Around 80% of all incoming business information is said to be unstructured – much of it is in human readable form, but not machine understandable. Images and other ‘analog’ information such as voice fit into this category. If this information is not translated into ascii machine readable data, it is invisible to AI and analytics algorithms. The result is that decisions, which a machine learning system reaches – often in ways that we cannot easily decipher – may be very wrong.

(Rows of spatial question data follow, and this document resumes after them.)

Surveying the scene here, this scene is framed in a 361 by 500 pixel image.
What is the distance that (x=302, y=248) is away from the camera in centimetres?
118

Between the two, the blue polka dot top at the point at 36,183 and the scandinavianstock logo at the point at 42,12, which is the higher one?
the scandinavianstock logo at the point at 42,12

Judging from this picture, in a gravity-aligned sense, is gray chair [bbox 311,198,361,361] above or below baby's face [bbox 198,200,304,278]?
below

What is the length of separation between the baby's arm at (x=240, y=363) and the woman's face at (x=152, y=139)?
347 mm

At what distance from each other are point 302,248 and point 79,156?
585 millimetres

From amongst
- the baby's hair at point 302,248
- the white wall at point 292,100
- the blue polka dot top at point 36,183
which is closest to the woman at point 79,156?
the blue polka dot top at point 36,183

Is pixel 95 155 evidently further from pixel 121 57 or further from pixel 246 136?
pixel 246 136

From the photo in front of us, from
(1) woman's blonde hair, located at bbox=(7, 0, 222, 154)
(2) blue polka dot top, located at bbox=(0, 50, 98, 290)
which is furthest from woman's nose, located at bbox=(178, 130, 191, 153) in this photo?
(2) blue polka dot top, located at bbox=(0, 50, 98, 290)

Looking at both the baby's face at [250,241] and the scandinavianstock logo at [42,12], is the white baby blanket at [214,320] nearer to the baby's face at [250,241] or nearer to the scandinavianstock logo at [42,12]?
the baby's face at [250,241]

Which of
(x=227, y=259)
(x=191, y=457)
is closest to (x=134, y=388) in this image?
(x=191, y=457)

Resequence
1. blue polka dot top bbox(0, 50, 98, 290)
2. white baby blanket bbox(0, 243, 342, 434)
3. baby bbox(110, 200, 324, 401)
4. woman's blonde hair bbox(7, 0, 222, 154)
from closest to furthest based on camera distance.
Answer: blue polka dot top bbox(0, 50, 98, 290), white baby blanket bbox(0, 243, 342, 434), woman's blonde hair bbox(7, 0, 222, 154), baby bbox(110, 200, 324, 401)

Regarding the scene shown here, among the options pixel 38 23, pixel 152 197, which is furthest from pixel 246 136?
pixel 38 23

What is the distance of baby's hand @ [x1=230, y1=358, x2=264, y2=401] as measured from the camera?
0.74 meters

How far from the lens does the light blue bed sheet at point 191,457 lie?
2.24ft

Adding to the problem is incorrect information. I wrote an earlier blog on OCR (Optical Character Recognition) accuracy. The system only knows what it knows and if a character, number, or words are incorrect and fed into the system without verification, the conclusions and trends may be invalid. As we implement voice from CEM systems into this, the odds of incorrect information rise.
Verification and purification of data are often overlooked in the interests of speed and cost reduction. Vendors add to the problem by making extravagant claims regarding accuracy of conversion. Humans are only about 98% accurate. Do we really believe an OCR vendor who claims over 99% accuracy on handwriting? Those who make these sorts of claims without double entry and validations should be treated with appropriate skepticism.
I am concerned that a lot of AI vendors and users seem unworried. Maybe we need a disaster? But in the meantime, the companies who will win are those with the most accurate information – preferably available more quickly than the competition. Those who prioritize speed over accuracy may be setting themselves up for disappointment or worse.